Question

Taking information from a .txt and converting it to fasta

0

Entering edit mode

5.2 years ago

brett.plemons • 0

Okay so i have a .txt file that contains a DNA sequence. i want to remove that sequence from the file and create a .fasta.

i know how to do it using python if it werent for the fact that the first 8 lines in the .txt are as follows;

LOCUS: SCU49845
ACCESSION: U49845
ORGANISM: Saccharomyces cerevisiae (baker's yeast)          
AUTHORS: Roemer,T., Madden,K., Chang,J. and Snyder,M.
TITLE: Selection of axial growth sites in yeast requires Axl2p, a novel plasma membrane glycoprotein
JOURNAL: Genes Dev. 10 (7), 777-793 (1996)
PUBMED: 8846915
SOURCE: https://www.ncbi.nlm.nih.gov/nuccore/U49845.1?report=genbank&to=5028
GATCCTCCATATACAACGGTATCTCCACCTCAGGTTTAGATCTCAACAACGGAACCATTGCCGACATGAG
ACAGTTAGGTATCGTCGAGAGTTACAAGCTAAAACGAGCAGTAGTCAGCTCTGCATCTGAAGCCGCTGAA

there are quite a few more lines of the sequence obviously but this is how it is formatted. it looks like genbank but it is in a .txt i am not sure how i can do that conversion either.
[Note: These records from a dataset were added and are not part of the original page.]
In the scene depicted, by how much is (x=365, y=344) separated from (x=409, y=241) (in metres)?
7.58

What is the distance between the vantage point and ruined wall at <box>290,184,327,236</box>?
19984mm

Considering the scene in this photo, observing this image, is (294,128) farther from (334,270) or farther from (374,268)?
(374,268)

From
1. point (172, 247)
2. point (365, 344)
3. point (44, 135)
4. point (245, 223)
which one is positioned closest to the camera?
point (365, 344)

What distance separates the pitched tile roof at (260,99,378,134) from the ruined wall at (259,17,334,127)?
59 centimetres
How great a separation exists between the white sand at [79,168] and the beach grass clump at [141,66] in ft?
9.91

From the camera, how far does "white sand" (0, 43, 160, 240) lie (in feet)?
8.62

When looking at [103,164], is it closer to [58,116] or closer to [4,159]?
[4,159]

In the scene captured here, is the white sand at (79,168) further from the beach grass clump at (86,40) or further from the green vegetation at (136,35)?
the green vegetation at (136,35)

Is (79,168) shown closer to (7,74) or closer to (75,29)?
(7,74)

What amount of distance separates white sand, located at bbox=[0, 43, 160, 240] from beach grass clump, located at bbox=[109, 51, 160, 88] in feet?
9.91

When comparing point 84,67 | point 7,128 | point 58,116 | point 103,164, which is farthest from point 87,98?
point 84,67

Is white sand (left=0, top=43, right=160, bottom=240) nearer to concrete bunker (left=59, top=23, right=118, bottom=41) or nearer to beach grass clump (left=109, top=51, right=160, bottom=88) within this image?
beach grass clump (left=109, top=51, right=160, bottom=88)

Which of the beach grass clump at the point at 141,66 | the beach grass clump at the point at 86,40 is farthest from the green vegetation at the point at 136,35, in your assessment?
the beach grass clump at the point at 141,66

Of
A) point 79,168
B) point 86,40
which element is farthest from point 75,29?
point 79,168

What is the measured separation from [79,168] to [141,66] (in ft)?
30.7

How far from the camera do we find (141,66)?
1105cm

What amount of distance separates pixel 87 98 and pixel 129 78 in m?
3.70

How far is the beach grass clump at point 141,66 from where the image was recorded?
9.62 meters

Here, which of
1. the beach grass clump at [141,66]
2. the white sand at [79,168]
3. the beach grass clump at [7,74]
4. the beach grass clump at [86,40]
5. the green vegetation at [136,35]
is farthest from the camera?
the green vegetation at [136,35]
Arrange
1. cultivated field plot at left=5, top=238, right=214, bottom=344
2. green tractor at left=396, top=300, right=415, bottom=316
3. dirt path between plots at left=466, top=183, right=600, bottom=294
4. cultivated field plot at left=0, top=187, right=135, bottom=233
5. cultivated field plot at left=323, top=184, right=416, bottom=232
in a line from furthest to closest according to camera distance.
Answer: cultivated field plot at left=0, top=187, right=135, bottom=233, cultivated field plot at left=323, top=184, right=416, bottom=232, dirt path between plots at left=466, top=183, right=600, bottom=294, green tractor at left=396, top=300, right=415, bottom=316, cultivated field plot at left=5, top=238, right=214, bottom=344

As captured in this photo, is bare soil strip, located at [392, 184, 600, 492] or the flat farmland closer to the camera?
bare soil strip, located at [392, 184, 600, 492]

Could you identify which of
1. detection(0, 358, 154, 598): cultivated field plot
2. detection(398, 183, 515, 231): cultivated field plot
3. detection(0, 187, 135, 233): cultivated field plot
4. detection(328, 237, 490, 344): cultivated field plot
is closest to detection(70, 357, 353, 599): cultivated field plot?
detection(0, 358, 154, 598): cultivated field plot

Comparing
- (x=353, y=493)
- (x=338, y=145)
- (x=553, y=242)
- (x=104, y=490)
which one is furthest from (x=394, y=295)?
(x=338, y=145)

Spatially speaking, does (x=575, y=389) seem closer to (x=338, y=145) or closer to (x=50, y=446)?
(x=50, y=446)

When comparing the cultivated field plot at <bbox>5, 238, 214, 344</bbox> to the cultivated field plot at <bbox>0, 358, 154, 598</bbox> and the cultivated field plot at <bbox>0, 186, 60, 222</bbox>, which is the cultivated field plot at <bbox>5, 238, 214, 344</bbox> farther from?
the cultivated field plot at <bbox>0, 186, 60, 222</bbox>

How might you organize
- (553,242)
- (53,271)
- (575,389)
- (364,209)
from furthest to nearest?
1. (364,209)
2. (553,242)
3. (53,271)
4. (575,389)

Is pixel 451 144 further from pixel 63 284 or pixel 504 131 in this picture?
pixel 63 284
I was able to write the code to take every line in the txt document and make them individual items in the list, but i cant just use a function that removes the first 8 lines because the code needs to be usable in other documents that may differ from this one. So how do i just search for the nucleotide sequences?

edit: didnt realize the formatting reverted. The file i am using is *.txt

python • 3.9k views

ADD COMMENT • link updated 5.2 years ago by patelk26 ▴ 290 • written 5.2 years ago by brett.plemons • 0

1

Entering edit mode

Why not just parse the ACCESSION lines, get the accession and download the sequences in FASTA format using Entrez Direct? Do you expect these sequences to be somehow different from the versions that are public?

ADD REPLY • link 5.2 years ago by vkkodali_ncbi ★ 3.7k

0

Entering edit mode

Can you update your post to include the format of the sequences in the context of the header too?

ADD REPLY • link 5.2 years ago by Joe 21k

0

Entering edit mode

That looks like a part of GenBank format file, which is text based. Only some of the lines appear to have been retained.

ADD REPLY • link 5.2 years ago by GenoMax 141k

0

Entering edit mode

realistically, if there was a way to just remove the header without having to convert the file, that would also work. However, since it needs to be usable for multiple possible documents i cannot use like range(1,9)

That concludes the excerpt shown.